### [文書の抜粋]
============

野球の知識が乏しい一般視聴者にも分かりやすい言葉で話してくれるためか、ワイドショーで姿を見かけることが多い五十嵐亮太さん(44)。その分かりやすさは、長いプロ生活で培われたものであることは間違いないだろう。NPBからMLBへ、そしてNPBと、23年にわたるキャリアの中で経験した「CHANGE」を聞いてみた。【第1回/全5回】

五十嵐亮太 撮影/有坂政晴

大谷翔平は描いているものが違う

「今日はよろしくお願いします!」取材場所にあらわれた五十嵐さんは、テレビで見る姿と同じく、若々しく快活な雰囲気に満ちていた。その一方で、野球については理路整然と、分かりやすい言葉で語ってくれる。やはりNPB、MLBと渡り歩いた、長い経験があるからこそ、なのだろう。そんな五十嵐さんに、現在の野球界で最大のトピックである、ロサンゼルス・ドジャースの大谷翔平選手(29)は、どう映っているのだろう。

============

### [課題]
A. 五十嵐亮太さんの記事から、「五十嵐亮太 撮影/有坂政晴」から「は、どう映っているのだろう。」までを、末尾の語句も含めて一字一句そのまま引用せよ。
B. 五十嵐亮太さんの記事によると、NPBとMLBを渡り歩いた五十嵐さんのキャリアは何年にわたるか。

### [提示資料]
============

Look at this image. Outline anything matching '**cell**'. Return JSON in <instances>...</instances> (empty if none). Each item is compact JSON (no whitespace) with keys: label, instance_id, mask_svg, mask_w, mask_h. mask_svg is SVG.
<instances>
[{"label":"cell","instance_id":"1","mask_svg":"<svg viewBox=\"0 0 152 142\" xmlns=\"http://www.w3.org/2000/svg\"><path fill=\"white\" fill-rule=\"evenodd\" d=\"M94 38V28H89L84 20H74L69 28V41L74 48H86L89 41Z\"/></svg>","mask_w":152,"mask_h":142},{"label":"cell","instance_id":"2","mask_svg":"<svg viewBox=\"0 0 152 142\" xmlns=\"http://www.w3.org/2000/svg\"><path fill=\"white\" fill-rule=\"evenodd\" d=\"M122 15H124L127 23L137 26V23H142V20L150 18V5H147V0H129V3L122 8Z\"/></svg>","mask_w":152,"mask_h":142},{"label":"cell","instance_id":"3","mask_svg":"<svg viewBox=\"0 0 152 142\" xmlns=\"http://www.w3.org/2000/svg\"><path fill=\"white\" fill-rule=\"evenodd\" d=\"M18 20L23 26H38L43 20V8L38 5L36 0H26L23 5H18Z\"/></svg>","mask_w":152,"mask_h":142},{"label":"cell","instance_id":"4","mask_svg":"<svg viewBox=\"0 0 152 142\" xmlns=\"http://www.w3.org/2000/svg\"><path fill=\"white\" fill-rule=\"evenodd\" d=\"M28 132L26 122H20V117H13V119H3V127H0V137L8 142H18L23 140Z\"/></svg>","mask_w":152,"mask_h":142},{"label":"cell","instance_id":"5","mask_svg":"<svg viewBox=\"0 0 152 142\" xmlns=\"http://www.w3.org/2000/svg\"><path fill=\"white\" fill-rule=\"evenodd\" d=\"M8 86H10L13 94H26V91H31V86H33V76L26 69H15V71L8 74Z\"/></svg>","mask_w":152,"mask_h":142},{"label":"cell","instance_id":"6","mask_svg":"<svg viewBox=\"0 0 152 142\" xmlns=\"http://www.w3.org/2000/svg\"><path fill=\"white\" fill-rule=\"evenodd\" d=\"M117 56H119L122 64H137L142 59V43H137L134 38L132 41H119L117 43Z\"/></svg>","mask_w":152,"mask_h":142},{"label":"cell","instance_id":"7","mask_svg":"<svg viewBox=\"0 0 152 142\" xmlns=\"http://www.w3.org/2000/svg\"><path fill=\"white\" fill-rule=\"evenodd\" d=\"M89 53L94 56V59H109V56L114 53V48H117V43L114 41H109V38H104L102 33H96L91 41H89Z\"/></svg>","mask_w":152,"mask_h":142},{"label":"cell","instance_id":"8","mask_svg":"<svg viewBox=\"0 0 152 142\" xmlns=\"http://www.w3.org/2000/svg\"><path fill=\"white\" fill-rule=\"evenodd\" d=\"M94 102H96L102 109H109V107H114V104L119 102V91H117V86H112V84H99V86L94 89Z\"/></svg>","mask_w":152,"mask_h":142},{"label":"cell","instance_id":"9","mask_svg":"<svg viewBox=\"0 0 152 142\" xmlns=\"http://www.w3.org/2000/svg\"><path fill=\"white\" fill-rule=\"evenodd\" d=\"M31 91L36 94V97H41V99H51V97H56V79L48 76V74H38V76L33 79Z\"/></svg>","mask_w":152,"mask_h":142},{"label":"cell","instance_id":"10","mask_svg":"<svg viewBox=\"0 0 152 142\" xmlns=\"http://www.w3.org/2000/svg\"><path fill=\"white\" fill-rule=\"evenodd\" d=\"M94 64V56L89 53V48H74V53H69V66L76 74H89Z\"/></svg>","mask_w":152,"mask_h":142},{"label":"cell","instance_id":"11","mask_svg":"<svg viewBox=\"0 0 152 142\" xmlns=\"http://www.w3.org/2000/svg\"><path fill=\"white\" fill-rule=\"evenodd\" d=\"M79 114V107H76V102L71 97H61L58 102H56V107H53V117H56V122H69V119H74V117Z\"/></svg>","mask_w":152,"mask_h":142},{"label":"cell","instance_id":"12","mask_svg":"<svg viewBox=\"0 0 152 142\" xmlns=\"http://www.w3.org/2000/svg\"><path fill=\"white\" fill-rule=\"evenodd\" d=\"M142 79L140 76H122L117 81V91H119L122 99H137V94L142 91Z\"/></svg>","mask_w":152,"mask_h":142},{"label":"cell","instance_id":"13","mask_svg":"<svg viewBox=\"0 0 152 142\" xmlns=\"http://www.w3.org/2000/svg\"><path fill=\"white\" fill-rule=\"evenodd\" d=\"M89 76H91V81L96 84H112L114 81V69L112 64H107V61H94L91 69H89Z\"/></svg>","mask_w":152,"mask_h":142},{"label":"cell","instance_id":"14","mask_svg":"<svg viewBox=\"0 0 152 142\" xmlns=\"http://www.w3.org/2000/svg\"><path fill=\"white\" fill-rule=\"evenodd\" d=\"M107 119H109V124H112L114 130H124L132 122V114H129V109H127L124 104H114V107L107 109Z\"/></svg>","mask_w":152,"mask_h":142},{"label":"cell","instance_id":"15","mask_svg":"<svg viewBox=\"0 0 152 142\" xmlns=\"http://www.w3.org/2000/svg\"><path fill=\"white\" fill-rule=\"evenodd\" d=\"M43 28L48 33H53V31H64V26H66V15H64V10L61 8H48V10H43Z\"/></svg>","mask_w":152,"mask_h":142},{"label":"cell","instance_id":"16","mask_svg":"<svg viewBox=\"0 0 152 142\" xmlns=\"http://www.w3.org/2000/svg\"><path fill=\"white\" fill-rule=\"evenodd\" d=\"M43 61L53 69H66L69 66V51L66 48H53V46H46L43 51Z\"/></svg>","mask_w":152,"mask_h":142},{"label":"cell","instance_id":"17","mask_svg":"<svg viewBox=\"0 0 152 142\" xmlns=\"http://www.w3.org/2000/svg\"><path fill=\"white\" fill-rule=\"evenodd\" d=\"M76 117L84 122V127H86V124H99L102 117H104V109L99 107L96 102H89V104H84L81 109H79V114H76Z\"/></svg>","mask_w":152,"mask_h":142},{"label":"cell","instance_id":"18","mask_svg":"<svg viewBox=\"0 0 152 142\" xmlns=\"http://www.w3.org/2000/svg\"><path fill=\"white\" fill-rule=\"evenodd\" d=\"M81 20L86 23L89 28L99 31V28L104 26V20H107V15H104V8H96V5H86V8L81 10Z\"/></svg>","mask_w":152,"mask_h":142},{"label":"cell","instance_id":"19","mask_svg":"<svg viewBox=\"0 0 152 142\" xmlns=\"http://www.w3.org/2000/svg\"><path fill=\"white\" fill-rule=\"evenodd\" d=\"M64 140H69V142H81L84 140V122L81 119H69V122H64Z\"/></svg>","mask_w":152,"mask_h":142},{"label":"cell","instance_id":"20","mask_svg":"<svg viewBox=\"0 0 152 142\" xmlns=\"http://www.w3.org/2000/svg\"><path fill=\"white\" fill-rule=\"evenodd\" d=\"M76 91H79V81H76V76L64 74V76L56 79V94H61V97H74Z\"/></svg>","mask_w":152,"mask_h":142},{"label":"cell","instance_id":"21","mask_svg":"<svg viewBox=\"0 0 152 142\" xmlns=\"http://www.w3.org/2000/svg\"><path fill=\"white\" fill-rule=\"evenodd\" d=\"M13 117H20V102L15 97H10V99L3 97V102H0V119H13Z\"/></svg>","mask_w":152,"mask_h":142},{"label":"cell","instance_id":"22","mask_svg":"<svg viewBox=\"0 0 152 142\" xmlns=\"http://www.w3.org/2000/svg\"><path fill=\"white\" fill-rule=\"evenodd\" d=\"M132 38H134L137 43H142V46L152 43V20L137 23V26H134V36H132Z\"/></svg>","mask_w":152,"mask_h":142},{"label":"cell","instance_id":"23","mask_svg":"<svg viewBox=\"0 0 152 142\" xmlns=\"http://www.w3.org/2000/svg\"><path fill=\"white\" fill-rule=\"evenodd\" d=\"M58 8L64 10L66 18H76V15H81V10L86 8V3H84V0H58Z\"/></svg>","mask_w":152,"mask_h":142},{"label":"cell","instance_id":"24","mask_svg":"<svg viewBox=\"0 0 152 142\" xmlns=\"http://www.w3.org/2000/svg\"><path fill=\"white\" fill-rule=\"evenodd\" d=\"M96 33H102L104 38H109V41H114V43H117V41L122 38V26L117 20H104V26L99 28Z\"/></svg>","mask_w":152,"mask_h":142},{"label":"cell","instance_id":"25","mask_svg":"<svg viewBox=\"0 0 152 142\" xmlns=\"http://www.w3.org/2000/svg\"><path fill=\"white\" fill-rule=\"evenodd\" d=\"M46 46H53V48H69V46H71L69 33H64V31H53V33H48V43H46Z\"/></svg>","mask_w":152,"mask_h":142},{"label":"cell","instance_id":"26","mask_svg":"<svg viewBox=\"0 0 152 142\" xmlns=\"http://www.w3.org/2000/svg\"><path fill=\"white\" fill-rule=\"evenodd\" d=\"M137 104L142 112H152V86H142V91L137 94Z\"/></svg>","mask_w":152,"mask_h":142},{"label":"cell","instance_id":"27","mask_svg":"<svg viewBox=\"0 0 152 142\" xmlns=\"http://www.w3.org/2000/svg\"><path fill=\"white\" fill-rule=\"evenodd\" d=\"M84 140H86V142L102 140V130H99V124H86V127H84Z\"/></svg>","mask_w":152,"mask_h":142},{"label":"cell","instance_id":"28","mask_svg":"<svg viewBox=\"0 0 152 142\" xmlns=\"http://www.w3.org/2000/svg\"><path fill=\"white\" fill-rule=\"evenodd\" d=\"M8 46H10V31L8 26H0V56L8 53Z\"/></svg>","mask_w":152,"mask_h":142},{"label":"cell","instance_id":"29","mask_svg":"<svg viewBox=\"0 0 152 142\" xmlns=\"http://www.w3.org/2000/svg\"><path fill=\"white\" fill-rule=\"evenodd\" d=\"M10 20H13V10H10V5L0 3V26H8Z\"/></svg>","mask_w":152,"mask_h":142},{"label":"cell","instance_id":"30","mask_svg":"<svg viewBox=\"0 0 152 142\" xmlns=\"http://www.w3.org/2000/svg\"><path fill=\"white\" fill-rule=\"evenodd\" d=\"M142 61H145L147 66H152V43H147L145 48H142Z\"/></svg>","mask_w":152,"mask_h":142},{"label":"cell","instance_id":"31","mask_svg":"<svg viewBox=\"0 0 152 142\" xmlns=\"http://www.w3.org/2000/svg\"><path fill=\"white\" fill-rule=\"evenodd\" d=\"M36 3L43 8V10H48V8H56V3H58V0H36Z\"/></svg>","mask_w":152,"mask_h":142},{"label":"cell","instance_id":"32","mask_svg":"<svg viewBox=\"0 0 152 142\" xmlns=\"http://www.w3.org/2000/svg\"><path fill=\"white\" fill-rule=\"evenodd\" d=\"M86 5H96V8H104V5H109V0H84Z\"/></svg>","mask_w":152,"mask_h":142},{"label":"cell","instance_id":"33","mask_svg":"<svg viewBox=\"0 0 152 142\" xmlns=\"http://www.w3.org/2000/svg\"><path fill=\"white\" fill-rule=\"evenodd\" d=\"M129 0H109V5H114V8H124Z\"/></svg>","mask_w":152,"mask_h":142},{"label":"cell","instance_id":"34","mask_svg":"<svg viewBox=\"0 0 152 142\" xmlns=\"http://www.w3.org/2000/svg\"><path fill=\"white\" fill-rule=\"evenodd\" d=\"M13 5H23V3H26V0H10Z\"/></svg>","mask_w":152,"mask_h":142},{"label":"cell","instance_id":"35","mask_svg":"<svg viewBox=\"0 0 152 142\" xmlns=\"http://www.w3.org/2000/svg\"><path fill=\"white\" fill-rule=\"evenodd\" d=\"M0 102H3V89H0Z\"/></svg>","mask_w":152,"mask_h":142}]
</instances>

============

### [解答]
A.
五十嵐亮太 撮影/有坂政晴

大谷翔平は描いているものが違う

「今日はよろしくお願いします!」取材場所にあらわれた五十嵐さんは、テレビで見る姿と同じく、若々しく快活な雰囲気に満ちていた。その一方で、野球については理路整然と、分かりやすい言葉で語ってくれる。やはりNPB、MLBと渡り歩いた、長い経験があるからこそ、なのだろう。そんな五十嵐さんに、現在の野球界で最大のトピックである、ロサンゼルス・ドジャースの大谷翔平選手(29)は、どう映っているのだろう。

B. 23年にわたる。